▸ **Problem to work on**: Rewrite the lines below as a numbered list, leaving out any blank lines. Omit the pictures from your answer.

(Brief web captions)
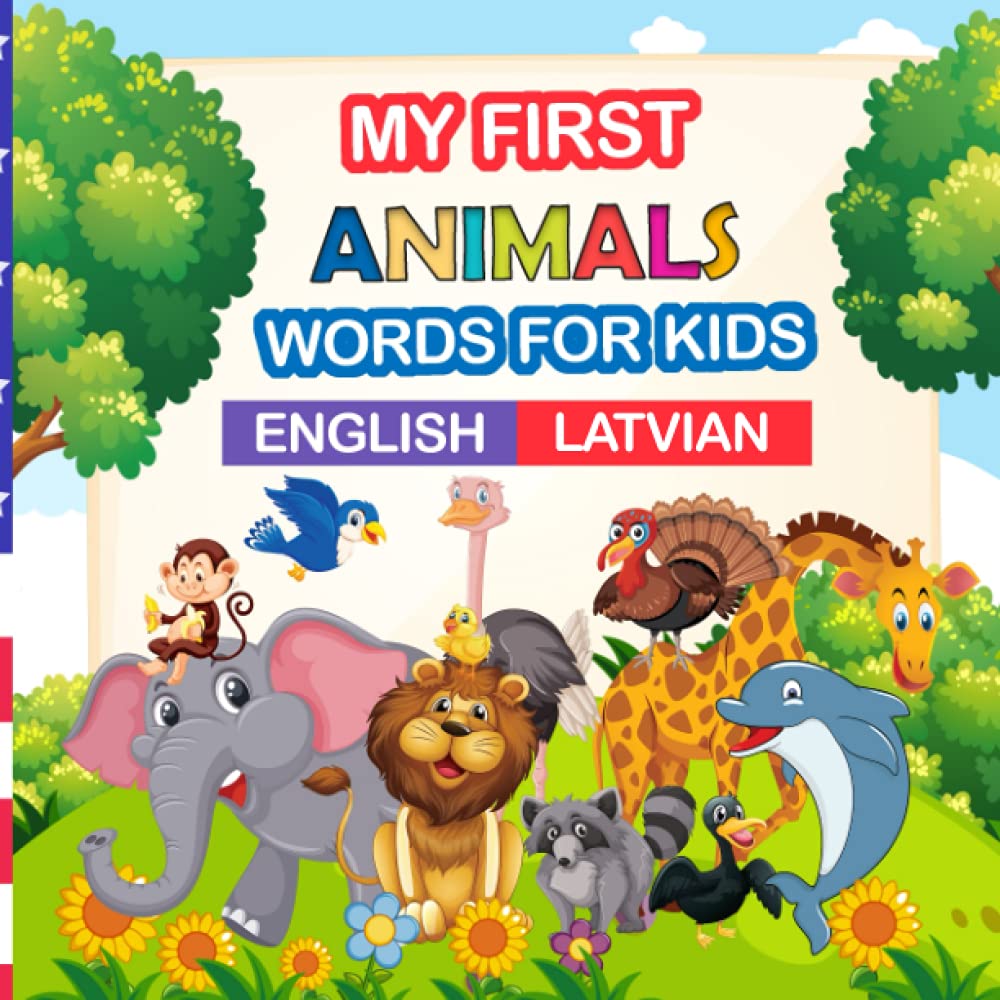 my first animals words for kids English -Latvian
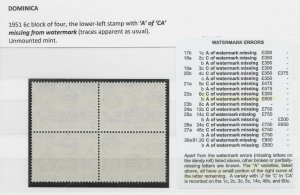 DOMINICA SG126b 1951 6c MNH BLK OF 4 - 1 WITH MISSING A VAR IN WMK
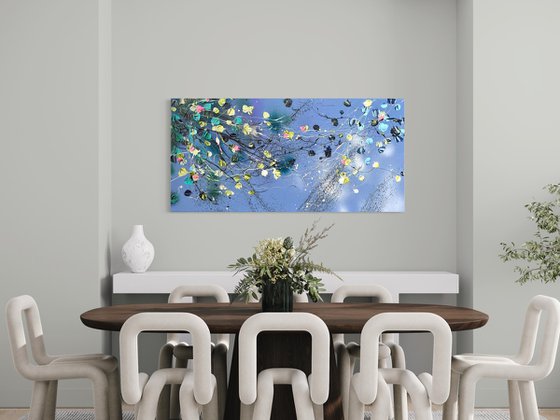 Square acrylic painting "Dance De Fleurs" 19,7 x 39,4 inches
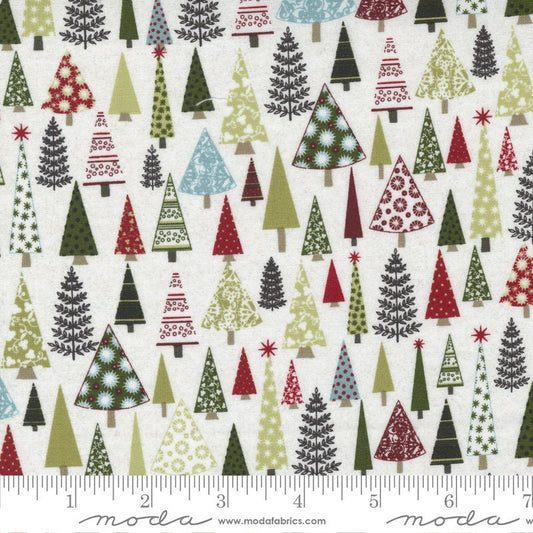 Peppermint Bark - Christmas Trees Fabric, Moda 30692 11 Marshmallow, Christmas Xmas Tree Cotton Quilt Fabric, BasicGrey Fabric, By the Yard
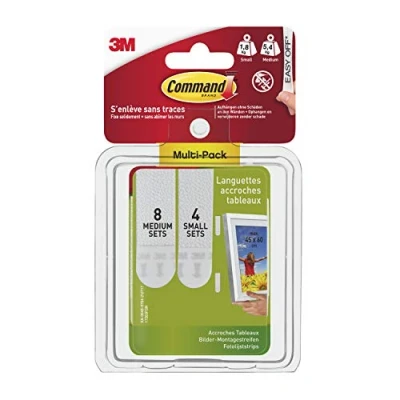 Image of Command 17203 Picture Mounting Strips, Multi Pack, 4 x 2 Small Strips and 8 Medium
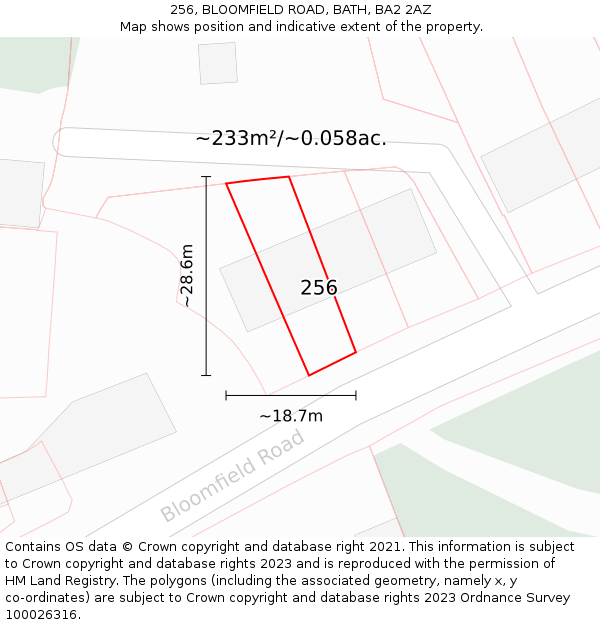256, BLOOMFIELD ROAD, BATH, BA2 2AZ: Plot and title map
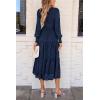 imagePRETTYGARDEN Womens Fall Spring Midi Dress Long Sleeve Floral Smocked Elegant Wedding Guest Long Flowy Dresses with PocketsDark Blue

▸ **Answer area**:
1.  my first animals words for kids English -Latvian
2.  DOMINICA SG126b 1951 6c MNH BLK OF 4 - 1 WITH MISSING A VAR IN WMK
3.  Square acrylic painting "Dance De Fleurs" 19,7 x 39,4 inches
4.  Peppermint Bark - Christmas Trees Fabric, Moda 30692 11 Marshmallow, Christmas Xmas Tree Cotton Quilt Fabric, BasicGrey Fabric, By the Yard
5.  Image of Command 17203 Picture Mounting Strips, Multi Pack, 4 x 2 Small Strips and 8 Medium
6. 256, BLOOMFIELD ROAD, BATH, BA2 2AZ: Plot and title map
7.  imagePRETTYGARDEN Womens Fall Spring Midi Dress Long Sleeve Floral Smocked Elegant Wedding Guest Long Flowy Dresses with PocketsDark Blue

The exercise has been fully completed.